### DOCUMENT
------------------------------------------------------------------------

The Fannett-Metal School District is a diminutive, rural, public school district that serves Fannett and Metal townships in Franklin County, as well as a small portion of Toboyne Township in Perry County, Pennsylvania. It encompasses approximately . According to 2000 federal census data, it served a resident population of 4,091. According to 2010 local census data, it serves a resident population of 4,426. The educational attainment levels for the school district population (25 years old and over) were 72% high school graduates and  9.2% college graduates. In 2009, the district residents’ per capita income was $15,304, while the median family income was $38,165. In the Commonwealth, the median family income was $49,501  and the United States median family income was $49,445, in 2010. By 2013, the median household income in the United States rose to $52,100. In Franklin County the median household income was $51,035.

Schools
There are three schools, which are all located on the same campus.
 Fannett-Metal Elementary School (Grades K–5)
 Fannett-Metal Middle School (Grades 6–8)
 Fannett-Metal High School (Grades 9–12)

Students may choose to attend Franklin Virtual Academy which is an online education program operated by a cooperative agreement of local Franklin County public school districts.

------------------------------------------------------------------------

### DATA

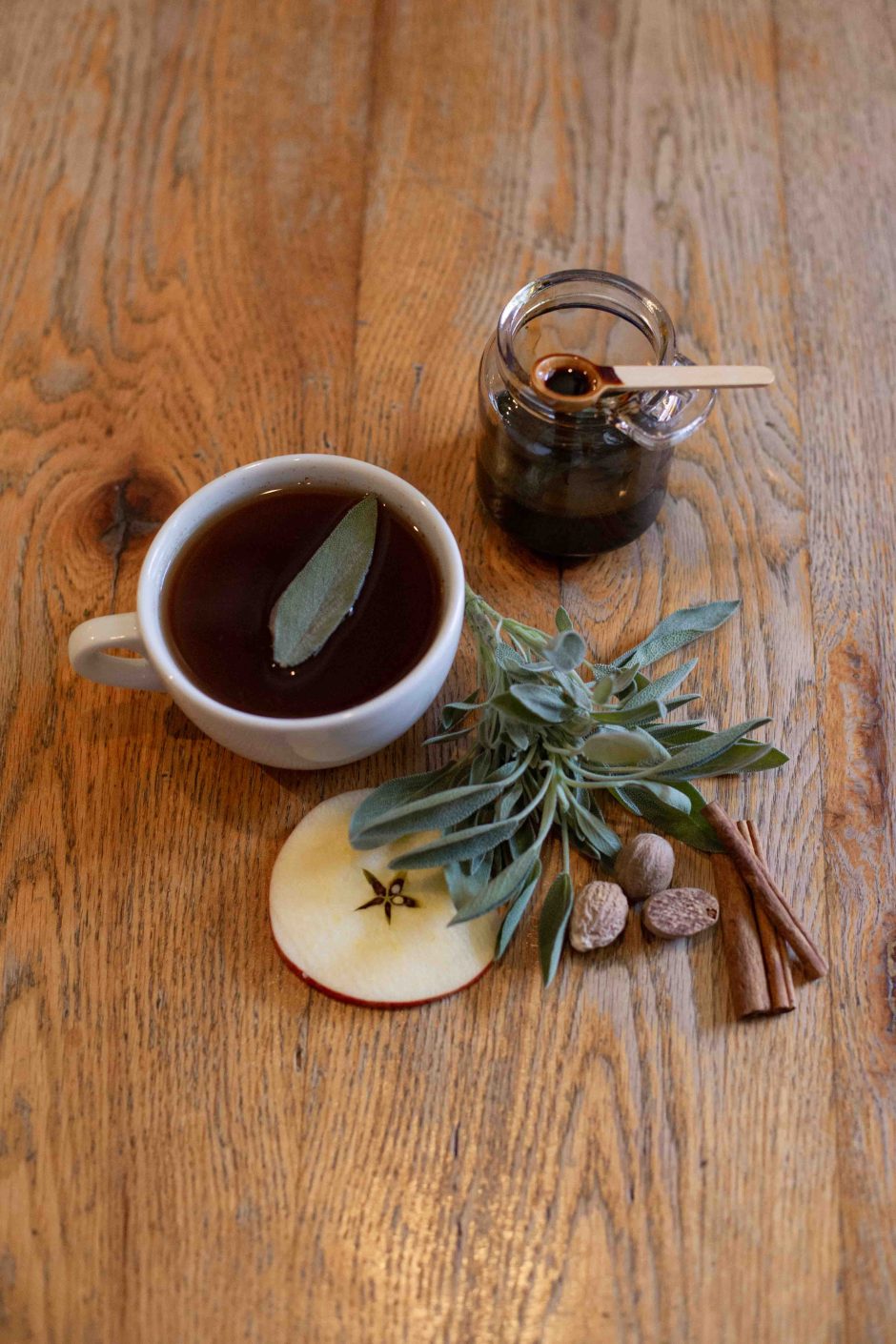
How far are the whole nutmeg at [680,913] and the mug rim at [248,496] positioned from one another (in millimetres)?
239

------------------------------------------------------------------------

### TO BE DONE
Continue the article on the Fannett-Metal School District from its final sentence.

### EXERCISE RESPONSE
Extracurriculars
The Fannett-Metal School District offers a variety of clubs, activities and interscholastic athletics. Varsity and junior varsity athletic activities are under the Pennsylvania Interscholastic Athletics Association.

Athletics
Boys
 Baseball - Class A
 Basketball - Class A
 Soccer - Class A
 Track and field - AA

Girls
 Basketball - A
 Softball - Class A
 Track and field - AA
 Volleyball - Class A

According to PIAA directory July 2012

Intermediate Unit
Lincoln Intermediate Unit (IU#12) region includes: Adams County, Franklin County and York County. The agency provides Fannett-Metal Schools, charter schools located in Franklin County, the district's home schooled students and area private schools many services, including: Special education services, combined purchasing, and instructional technology services. It runs Summer Academy which offers both art and academic strands designed to meet the individual needs of gifted, talented and high achieving students. Additional services include: Curriculum Mapping, Professional Development for school employees, Adult Education, Nonpublic School Services, Business Services, Migrant & ESL (English as a Second Language), Instructional Services, Special Education, Management Services, and Technology Services. The IU offers preemployment screening, including fingerprinting, for prospective public school employees.  It also provides a GED program to adults who want to earn a high school diploma and literacy programs. The Lincoln Intermediate Unit is governed by a 13-member Board of Directors, each a member of a local school board from the 25 school districts. Board members are elected by school directors of all 25 school districts for three-year terms that begin July 1. There are 29 intermediate units in Pennsylvania. They are funded by school districts, state and federal program specific funding and grants. IUs do not have the power to tax.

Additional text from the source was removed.